-- begin Text section --
This analysis utilizes data from the National Climatic Data Center of the United States Department of Commerce to address the broad public health and economic impacts of severe weather events. Data on severe weather events has been collected by the National Weather Service between 1950 and 2011.
This report represents my submission for Peer Assessment #2 for “Reproducable Research”, Course #5 of 9 in the Johns Hopkins Univeristy Data Science track on Coursera. It represents my work alone, and is intended for use in this course only.
This analysis relies on the following packages. The embedded code includes the library calls for each package, but it assumes these packages have already been installed.
The data was downloaded from the Course assignment page: https://class.coursera.org/repdata-034/human_grading/view/courses/975147/assessments/4/submissions
library(dplyr)
##
## Attaching package: 'dplyr'
## The following objects are masked from 'package:stats':
##
## filter, lag
## The following objects are masked from 'package:base':
##
## intersect, setdiff, setequal, union
library(knitr)
library(xtable)
library(lubridate)
library(ggplot2)
#download.file(
# "https://d396qusza40orc.cloudfront.net/repdata%2Fdata%2FStormData.csv.bz2",
# "StormData.csv.bz2", method="curl")
stormdata <- read.csv("StormData.csv.bz2")
The two questions this report seeks to answer both have to do with maximum impacts of different types of weather events:
Across the United States, which types of events (as indicated in the EVTYPE variable) are most harmful with respect to population health?
Across the United States, which types of events have the greatest economic consequences?
This analysis considers the two variables that represent health effects (INJURIES and FATILITIES) and the two sets of variables that represent economic effects (PROPDMG and CROPDMG). The health variables are fairly straightforward, but the economic variables require some additional pre-processing. There is an separate exponent variable for each (PROPDMGEXP and CROPDMGEXP), but they do not have a consistent structure.
Sometimes the exponent is a number and sometimes it is a letter, for example “M” or “m” for millions. This chunk of code converts all of the exponents to a common format and then multiplies through to get new, single numeric values for PROPCOST and CROPCOST.
# Clean up exponent for property damage and calculate PROPCOST
propexp <- tolower(stormdata$PROPDMGEXP)
propexp[propexp == "b"] <- 9 #billions = 10^9
propexp[propexp == "m"] <- 6 #millions = 10^6
propexp[propexp == "k"] <- 3 #thousands = 10^3
propexp[propexp == "h"] <- 2 #hundreds = 10^2
propexp <- as.numeric(propexp) #coerce non-numeric to blanks
## Warning: NAs introduced by coercion
stormdata$PROPCOST <- stormdata$PROPDMG * 10^(propexp)
-- end Text section --
What you should do =
Please continue the storm data analysis, picking up right after its last line of code.
-- begin Supplied data --
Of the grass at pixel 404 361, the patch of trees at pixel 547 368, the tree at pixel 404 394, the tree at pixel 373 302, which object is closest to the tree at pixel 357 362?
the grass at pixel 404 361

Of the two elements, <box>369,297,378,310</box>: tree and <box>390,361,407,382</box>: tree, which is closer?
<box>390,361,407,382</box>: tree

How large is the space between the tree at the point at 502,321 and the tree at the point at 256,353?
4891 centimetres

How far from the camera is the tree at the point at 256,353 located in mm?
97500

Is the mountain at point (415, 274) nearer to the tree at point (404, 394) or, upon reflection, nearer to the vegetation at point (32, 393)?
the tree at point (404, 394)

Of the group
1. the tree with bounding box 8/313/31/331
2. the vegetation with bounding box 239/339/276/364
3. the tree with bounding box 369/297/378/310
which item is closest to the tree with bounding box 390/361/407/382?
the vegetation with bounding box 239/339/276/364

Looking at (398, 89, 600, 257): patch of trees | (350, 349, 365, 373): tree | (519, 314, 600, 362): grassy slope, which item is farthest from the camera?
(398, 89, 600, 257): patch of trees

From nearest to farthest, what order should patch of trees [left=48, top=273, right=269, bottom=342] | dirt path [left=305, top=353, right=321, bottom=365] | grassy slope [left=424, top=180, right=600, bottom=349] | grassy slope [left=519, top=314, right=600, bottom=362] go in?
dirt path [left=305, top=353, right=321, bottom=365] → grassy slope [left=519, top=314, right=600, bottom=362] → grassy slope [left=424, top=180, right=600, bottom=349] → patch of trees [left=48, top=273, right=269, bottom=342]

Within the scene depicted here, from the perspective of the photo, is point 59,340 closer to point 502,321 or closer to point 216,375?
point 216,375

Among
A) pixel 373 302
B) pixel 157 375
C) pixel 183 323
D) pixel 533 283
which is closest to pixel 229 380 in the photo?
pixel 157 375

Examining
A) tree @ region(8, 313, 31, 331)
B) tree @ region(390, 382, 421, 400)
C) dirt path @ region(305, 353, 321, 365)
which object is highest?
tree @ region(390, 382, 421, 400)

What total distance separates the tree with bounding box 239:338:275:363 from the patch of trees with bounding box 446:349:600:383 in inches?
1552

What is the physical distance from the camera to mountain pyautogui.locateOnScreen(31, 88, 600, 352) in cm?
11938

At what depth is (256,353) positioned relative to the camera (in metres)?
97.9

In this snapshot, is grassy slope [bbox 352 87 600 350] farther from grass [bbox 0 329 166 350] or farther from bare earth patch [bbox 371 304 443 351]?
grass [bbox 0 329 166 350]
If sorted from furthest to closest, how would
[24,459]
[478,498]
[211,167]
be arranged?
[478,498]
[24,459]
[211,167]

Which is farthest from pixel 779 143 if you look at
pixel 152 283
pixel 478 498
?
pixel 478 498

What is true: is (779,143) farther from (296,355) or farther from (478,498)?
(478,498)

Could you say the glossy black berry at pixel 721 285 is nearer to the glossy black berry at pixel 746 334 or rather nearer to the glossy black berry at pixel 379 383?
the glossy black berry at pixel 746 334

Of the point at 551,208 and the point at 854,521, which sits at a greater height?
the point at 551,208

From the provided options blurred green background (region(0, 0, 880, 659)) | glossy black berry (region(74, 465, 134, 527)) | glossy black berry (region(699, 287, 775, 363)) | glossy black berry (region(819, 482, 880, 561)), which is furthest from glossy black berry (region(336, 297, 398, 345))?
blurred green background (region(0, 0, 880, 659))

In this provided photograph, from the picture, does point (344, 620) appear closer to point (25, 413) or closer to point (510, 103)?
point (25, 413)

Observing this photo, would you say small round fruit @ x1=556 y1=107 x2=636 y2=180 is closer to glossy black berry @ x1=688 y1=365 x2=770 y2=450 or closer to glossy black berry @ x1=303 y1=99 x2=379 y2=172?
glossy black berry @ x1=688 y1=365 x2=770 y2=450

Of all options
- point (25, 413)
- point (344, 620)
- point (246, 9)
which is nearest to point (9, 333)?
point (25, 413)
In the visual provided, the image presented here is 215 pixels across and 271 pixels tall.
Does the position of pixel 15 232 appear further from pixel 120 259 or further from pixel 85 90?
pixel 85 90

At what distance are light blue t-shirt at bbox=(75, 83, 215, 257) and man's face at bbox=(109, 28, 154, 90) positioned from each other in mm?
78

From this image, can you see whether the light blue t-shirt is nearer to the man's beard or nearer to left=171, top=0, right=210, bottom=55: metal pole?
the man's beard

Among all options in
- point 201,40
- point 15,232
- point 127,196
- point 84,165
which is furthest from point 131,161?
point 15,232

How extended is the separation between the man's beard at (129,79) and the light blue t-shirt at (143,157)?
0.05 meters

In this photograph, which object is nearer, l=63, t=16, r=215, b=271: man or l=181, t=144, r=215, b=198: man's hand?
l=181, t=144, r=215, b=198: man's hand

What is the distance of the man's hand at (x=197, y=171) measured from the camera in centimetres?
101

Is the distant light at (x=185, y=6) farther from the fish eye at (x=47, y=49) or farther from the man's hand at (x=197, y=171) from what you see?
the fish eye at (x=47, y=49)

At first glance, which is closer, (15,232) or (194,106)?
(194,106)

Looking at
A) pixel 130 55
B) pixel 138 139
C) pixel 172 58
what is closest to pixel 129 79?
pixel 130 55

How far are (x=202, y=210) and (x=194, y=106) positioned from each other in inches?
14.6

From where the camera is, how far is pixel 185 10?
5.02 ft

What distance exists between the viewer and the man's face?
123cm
-- end Supplied data --
Final answer =
stormdata$PROPCOST[is.na(stormdata$PROPCOST)] <- 0
# Clean up exponent for crop damage and calculate CROPCOST
cropexp <- tolower(stormdata$PROPDMGEXP)
cropexp[cropexp == "b"] <- 9 #billions = 10^9
cropexp[cropexp == "m"] <- 6 #millions = 10^6
cropexp[cropexp == "k"] <- 3 #thousands = 10^3
cropexp[cropexp == "h"] <- 2 #hundreds = 10^2
cropexp <- as.numeric(cropexp) #coerce non-numeric to blanks
## Warning: NAs introduced by coercion
stormdata$CROPCOST <- stormdata$CROPDMG * 10^(cropexp)
stormdata$CROPCOST[is.na(stormdata$CROPCOST)] <- 0
# Create total cost variable as sum of PROPCOST and CROPCOST
stormdata$TOTALCOST <- stormdata$PROPCOST + stormdata$CROPCOST
#Number of events by outcome
eventsTotal <- nrow(stormdata)
eventsInjury <- sum(stormdata$INJURIES > 0)
eventsFatal <- sum(stormdata$FATALITIES > 0)
eventsProperty <- sum(stormdata$PROPCOST > 0)
eventsCrops <- sum(stormdata$CROPCOST > 0)
Out of 902297 events recorded, there were:
Weather is hard to categorize, often because single events are made up of multiple parts. Many different events can happen in the same span of time which can make them difficult to separate out. For example, thunderstorm events often include wind, rain, hail, and sometimes tornados. Winter events can include snow, sleet, freezing rain, ice, or all of the above - not to mention wind and cold temperatures. Once in a while you’ll even see all of the above - THUNDERSNOW!
The event type within the EVTYPE variable in the original dataset has many unique values, many of which overlap. Instead of just one value for ‘HURRICANE’, there are also values of ‘HURRICANE EMILY’ and ‘HURRICANE FELIX’. The term ‘THUNDERSTORM’ appears in many different values of EVTYPE, and is sometimes even abbreviated as ‘TSTM’ instead.
This analysis groups the various iterations of different types of weather events into a manageable number of discrete categories. These are stored in a new variable called EVCAT, for EVent CATegory. I’ve used the ‘grep’ function to search for characteristic text strings in the EVTYPE variable that correspond to each category. For example, the category ‘tropical’ includes events like hurricanes, typhoons, and tropical storms. It is made up of events that contain the strings ‘hurricane’, ‘tropical’, and ‘typhoon’. The category ‘tstorm’ is made up of the descriptive strings like ‘thunder’ and ‘tstm’, but also components of thunderstorms like ‘lightning’ and ‘hail’.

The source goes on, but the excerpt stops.